Da Interação de Máscaras individuais e sociais
Por António Justo
No carnaval viva a carne, tudo vale! Carnaval é o tempo dos folguedos antes da Quaresma: os quarenta dias do jejum em que a carne já não vale tanto.
A tradição destas festas populares (bacanais) foi domesticada e assumida na cultura católica. Elas já se praticavam 3.000 anos antes de Cristo na Mesopotâmia. Era uma semana de festa em que se praticava a igualdade. Nessa semana de festa, a escrava era igual à senhora e o escravo igual ao senhor. A tradição do uso da burca tem origem nesse tempo em que as senhoras da classe elevada se tapavam para, nessa semana, não serem reconhecidas e não se sentirem tão envergonhadas.
O Carnaval é vida e a vida social parece configurar-se entre jardim infantil e carnaval. Carnaval e quarta-feira de cinzas são duas faces da vida: a vida feita de fogo, lenha e cinza. No Carnaval Deus sorri por trás das nuvens num gesto de aprovar o desejo de liberdade das massas populares e a ânsia justa de também elas serem publicamente consideradas.
O carnaval possibilita a expressão de vários papéis da mesma personalidade. A vida do dia-a-dia exige autocontrolo não permitindo vivenciar outros ânsias nostálgicas. Assim o carnaval possibilita a ritualização de necessidades escondidas legitimando-as num determinado tempo; assim contribui para a ordenação dos diferentes aspectos da vida.
A máscara permite maior liberdade e protecção da personalidade. A máscara dá espaço à criatividade individual e colectiva possibilitando expressões fora do normal e a possibilidade de a pessoa ter vivências diferentes. Deste modo possibilita-se, num tempo ordenado, a fuga às máscaras uniformizadas da sociedade, praticadas no quotidiano durante o resto do ano.
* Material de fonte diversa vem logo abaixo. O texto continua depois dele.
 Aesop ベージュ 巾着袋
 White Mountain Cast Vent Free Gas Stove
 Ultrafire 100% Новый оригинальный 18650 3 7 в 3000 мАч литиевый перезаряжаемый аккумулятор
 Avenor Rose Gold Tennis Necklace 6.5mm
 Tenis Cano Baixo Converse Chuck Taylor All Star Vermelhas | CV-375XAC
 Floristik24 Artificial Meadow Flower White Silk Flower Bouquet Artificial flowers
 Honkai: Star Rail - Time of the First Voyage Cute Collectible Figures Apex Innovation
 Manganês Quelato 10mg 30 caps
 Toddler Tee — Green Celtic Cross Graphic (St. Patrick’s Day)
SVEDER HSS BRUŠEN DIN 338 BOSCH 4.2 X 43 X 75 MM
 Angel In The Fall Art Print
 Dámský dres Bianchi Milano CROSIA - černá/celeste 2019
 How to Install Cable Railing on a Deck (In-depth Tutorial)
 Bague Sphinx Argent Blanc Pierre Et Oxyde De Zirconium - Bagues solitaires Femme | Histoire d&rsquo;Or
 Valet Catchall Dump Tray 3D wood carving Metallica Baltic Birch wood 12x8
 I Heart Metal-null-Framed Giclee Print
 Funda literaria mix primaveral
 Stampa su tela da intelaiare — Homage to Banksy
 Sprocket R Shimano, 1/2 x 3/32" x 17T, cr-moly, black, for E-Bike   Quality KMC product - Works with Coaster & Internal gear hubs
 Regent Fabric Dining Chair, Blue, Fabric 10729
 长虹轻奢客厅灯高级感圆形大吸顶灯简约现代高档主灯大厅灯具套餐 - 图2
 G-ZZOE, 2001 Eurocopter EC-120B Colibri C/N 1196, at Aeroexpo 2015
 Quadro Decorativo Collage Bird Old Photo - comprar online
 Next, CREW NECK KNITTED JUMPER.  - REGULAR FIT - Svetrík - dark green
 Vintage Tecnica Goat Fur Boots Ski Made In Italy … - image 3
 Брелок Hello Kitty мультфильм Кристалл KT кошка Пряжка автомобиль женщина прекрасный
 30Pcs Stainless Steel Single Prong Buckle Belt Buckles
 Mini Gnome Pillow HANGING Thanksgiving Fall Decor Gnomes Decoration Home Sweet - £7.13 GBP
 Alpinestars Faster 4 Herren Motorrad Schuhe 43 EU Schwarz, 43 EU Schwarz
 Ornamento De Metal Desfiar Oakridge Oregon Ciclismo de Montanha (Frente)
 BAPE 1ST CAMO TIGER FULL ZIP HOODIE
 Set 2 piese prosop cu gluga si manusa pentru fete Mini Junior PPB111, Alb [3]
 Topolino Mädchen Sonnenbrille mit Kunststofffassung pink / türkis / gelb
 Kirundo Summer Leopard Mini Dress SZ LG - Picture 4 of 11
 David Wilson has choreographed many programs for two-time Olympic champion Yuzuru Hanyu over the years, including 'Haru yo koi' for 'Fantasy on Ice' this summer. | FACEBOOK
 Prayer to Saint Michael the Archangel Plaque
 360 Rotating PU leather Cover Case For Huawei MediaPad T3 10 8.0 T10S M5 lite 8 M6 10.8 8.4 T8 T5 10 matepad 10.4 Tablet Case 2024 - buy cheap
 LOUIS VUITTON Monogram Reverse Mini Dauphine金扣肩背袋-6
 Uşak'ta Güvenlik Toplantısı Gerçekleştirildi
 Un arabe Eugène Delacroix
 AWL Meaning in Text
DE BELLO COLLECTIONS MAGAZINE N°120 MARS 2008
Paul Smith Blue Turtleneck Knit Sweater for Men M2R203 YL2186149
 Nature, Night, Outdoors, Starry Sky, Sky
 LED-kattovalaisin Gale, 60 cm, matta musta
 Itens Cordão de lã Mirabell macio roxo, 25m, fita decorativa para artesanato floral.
No carnaval o povo desce à rua e brinca a dizer que também ele quer ver contada a sua história e perpetuada a sua memória. Nele tudo é música, tudo se resume a um desejo de festa onde cada qual quer ser igual. No carnaval sobrepõe-se à mascara habitual uma máscara excepcional, talvez mais criativa porque personalizada, a partir da pele nua enfeitada de fantasias.
O desfilar do povo nas ruas poderá corresponder ao desfilar dos políticos nos écrans das TVs… Enquanto o povo dança no palco da rua por trás dos bastidores também os há que fazem falcatruas. Este é o tempo das máscaras e da folia dos de baixo enquanto as máscaras e a folia dos de cima é todos os dias.
No carnaval é festa, são permitidas diferentes coreografias, não há queixas, ninguém leva a mal; sob o seu sol é o tempo de pôr a opinião a corar.
Na poeira do dia-a-dia, Terça-feira de carnaval é o último dia da máscara posta e a Quarta-feira de cinzas convida a ver a nudez que se esconde dentro da pessoa (máscara habitual).
Carl Gustav Jung, psiquiatra e fundador da psicologia analítica dizia: “Quem olha para fora sonha, quem olha para dentro desperta.”
Para mim, Carnaval, embora o sinta de longe, expressa o desejo íntimo de celebrar a vida como festa, é símbolo de saudade de amor, um sonho de convívio, alegria e animação. Também o carnaval nos distingue do outro animal… Nele celebra-se o corpo e na quaresma acentua-se a alma.